:: SELECTED EXTRACT ::
Best Practices For Building A Multiple GPU System

Thu Mar 24, 2016 6:55 am

Guys,

I am starting 7x 980ti on water on Asus X99 E WS 3.1 with 5930k (I'll try to reach 1000 score). Is there anything else apart from enabling 4G decoding I should pay attention to? Any important remarks?

Thank you.

Thu Mar 24, 2016 10:45 am

smicha wrote:Guys,

I am starting 7x 980ti on water on Asus X99 E WS 3.1 with 5930k (I'll try to reach 1000 score). Is there anything else apart from enabling 4G decoding I should pay attention to? Any important remarks?

Thank you.

In my case I was able to get 10 gpu without needing to enable 4g decoding, and I never found I got any performance boost from a setting in BIOS. It was needed only to push me past the board's own default setting 'limit'. So if I had 7 gpu, whether I enabled 4g decoding didn't matter. Just my 0.125 cents.

Thu Mar 24, 2016 10:46 am

Thank you, Notiusweb.
:::
[WRITTEN TASK 1]: In the thread on building a multiple GPU system, why did the reply say that enabling 4G decoding would not have mattered with 7 GPUs?
:: INFORMATION PROVIDED ::
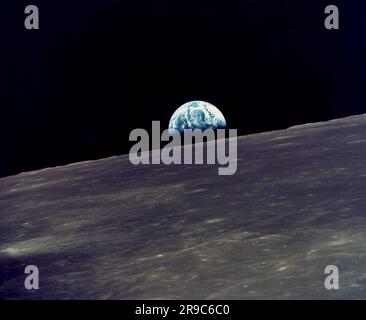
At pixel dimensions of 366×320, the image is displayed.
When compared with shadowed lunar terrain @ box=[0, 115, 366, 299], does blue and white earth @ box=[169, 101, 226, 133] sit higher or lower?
higher

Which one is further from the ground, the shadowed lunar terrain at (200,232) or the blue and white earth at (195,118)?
the blue and white earth at (195,118)

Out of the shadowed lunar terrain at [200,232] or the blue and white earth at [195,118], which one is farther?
the blue and white earth at [195,118]

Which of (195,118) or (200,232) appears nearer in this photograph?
(200,232)

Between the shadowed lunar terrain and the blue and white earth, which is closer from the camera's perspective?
the shadowed lunar terrain

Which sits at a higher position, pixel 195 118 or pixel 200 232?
pixel 195 118
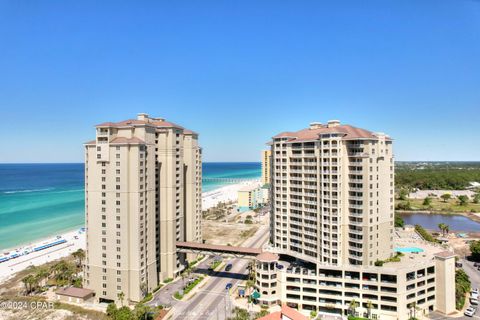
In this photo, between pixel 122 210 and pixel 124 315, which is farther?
pixel 122 210

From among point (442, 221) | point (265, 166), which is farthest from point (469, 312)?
point (265, 166)

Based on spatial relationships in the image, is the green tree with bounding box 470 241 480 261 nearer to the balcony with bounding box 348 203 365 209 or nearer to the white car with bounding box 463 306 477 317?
the white car with bounding box 463 306 477 317

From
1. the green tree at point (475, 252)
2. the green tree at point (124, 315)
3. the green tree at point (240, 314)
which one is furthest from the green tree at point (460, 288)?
the green tree at point (124, 315)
:::
[WRITTEN TASK 2]: Retype the records from the line with "Which of (195,118)" through the end of the records, leaving out the pictures.

[EXERCISE OUTPUT 1]: The replier never saw a performance boost from that BIOS setting. It was needed only to get past the board's own default limit, and 10 GPUs had worked without it, so at 7 GPUs turning it on or off made no difference.

[EXERCISE OUTPUT 2]:
Which of (195,118) or (200,232) appears nearer in this photograph?
(200,232)

Between the shadowed lunar terrain and the blue and white earth, which is closer from the camera's perspective?
the shadowed lunar terrain

Which sits at a higher position, pixel 195 118 or pixel 200 232?
pixel 195 118
In this photo, between pixel 122 210 and pixel 124 315, which is farther?
pixel 122 210

From among point (442, 221) | point (265, 166), which is farthest from point (469, 312)?
point (265, 166)

Based on spatial relationships in the image, is the green tree with bounding box 470 241 480 261 nearer to the balcony with bounding box 348 203 365 209 or nearer to the white car with bounding box 463 306 477 317?
the white car with bounding box 463 306 477 317

From
1. the green tree at point (475, 252)
2. the green tree at point (124, 315)
3. the green tree at point (240, 314)
which one is furthest from the green tree at point (460, 288)?
the green tree at point (124, 315)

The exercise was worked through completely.